Work task - Every line from the one holding "Male chef with" through the one holding "Maria Sharapova tries" in the data below must be returned exactly, both ends included, with pictures left out and nothing else added.

Listed records -
____

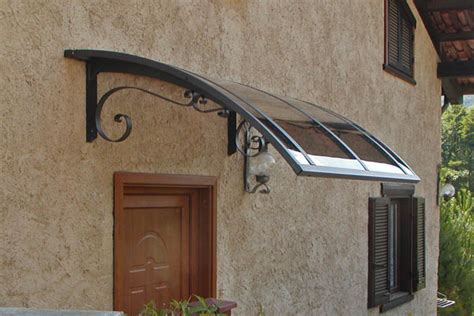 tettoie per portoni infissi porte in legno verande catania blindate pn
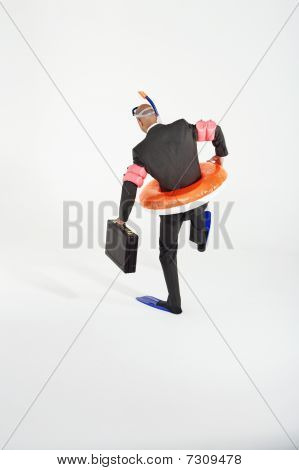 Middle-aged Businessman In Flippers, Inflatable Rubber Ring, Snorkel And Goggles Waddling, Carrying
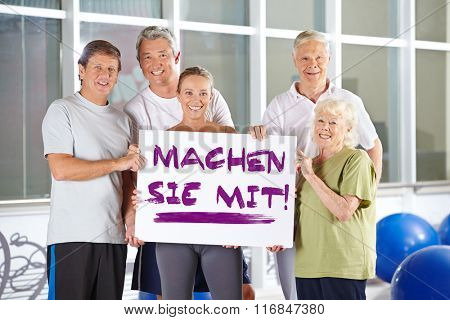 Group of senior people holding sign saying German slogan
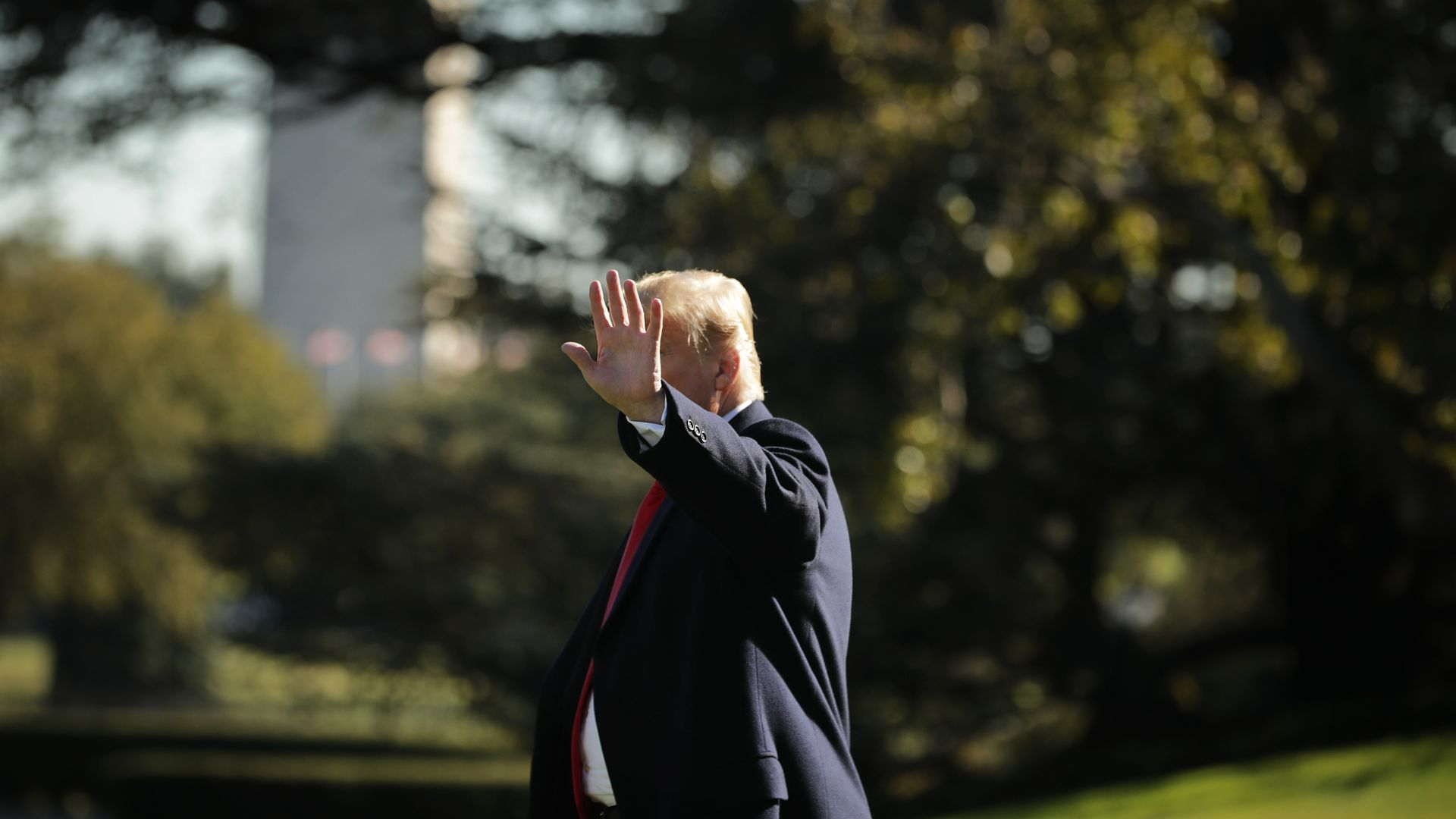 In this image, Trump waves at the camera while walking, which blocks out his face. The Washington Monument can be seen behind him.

____

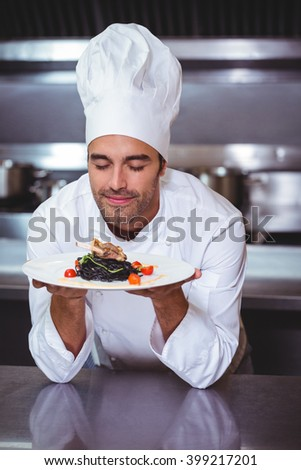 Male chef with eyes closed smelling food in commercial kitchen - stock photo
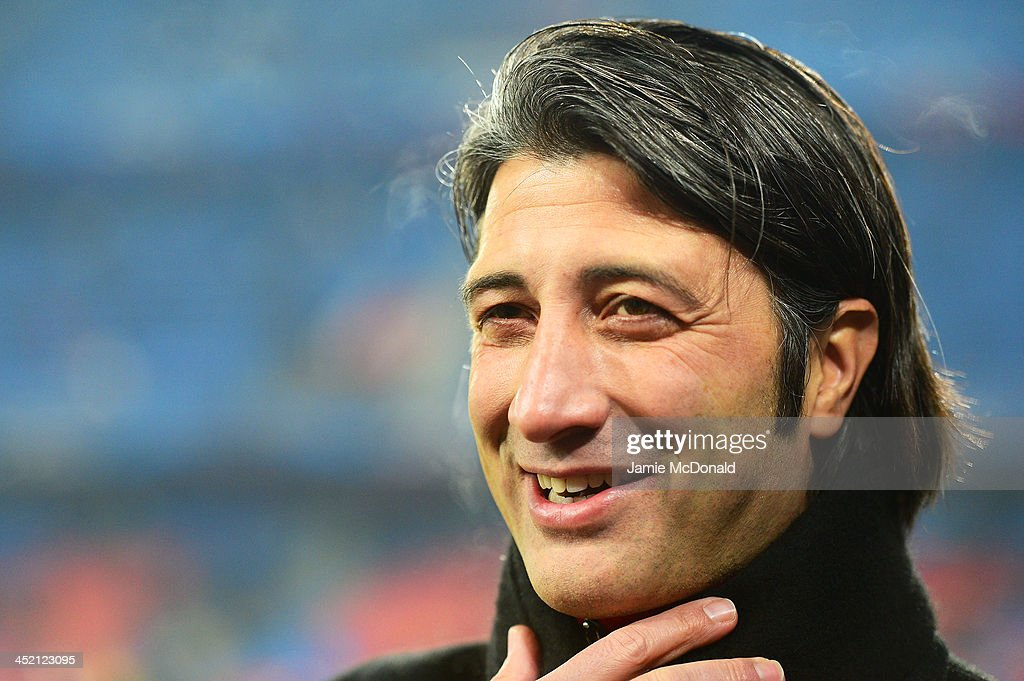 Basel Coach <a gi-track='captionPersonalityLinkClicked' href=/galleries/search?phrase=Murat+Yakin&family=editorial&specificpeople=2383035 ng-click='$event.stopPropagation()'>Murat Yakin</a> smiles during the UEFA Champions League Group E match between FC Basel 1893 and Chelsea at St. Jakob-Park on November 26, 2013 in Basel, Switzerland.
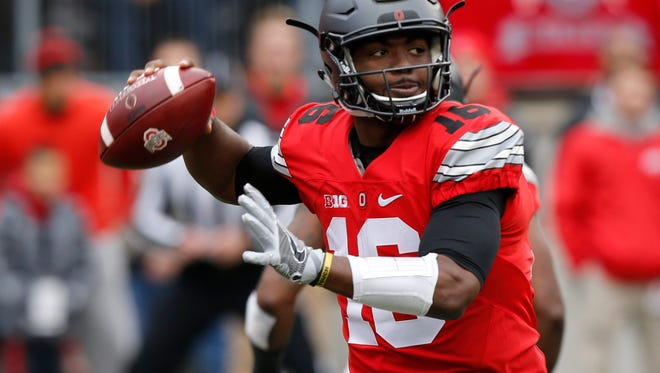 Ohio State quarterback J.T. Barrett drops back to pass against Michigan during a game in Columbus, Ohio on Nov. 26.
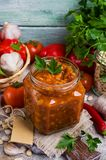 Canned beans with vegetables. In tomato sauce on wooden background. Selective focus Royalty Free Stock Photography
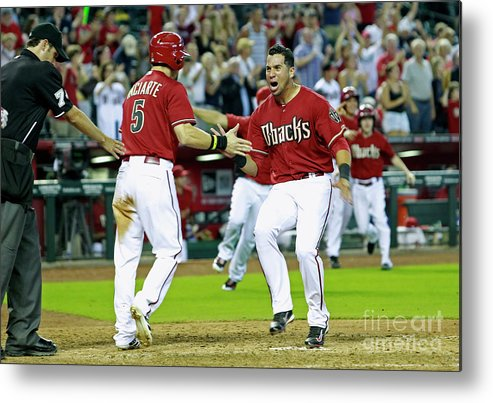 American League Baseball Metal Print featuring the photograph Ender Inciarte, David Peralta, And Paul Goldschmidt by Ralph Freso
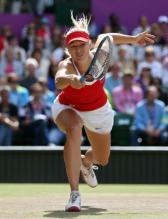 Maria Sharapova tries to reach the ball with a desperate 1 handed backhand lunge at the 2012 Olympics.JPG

____

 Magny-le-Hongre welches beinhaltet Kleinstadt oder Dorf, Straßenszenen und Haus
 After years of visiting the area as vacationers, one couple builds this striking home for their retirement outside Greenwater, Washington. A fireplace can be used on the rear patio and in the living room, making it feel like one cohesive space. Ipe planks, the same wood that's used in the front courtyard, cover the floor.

____

Expected answer -
 Male chef with eyes closed smelling food in commercial kitchen - stock photo
 Basel Coach <a gi-track='captionPersonalityLinkClicked' href=/galleries/search?phrase=Murat+Yakin&family=editorial&specificpeople=2383035 ng-click='$event.stopPropagation()'>Murat Yakin</a> smiles during the UEFA Champions League Group E match between FC Basel 1893 and Chelsea at St. Jakob-Park on November 26, 2013 in Basel, Switzerland.
 Ohio State quarterback J.T. Barrett drops back to pass against Michigan during a game in Columbus, Ohio on Nov. 26.
 Canned beans with vegetables. In tomato sauce on wooden background. Selective focus Royalty Free Stock Photography
 American League Baseball Metal Print featuring the photograph Ender Inciarte, David Peralta, And Paul Goldschmidt by Ralph Freso
 Maria Sharapova tries to reach the ball with a desperate 1 handed backhand lunge at the 2012 Olympics.JPG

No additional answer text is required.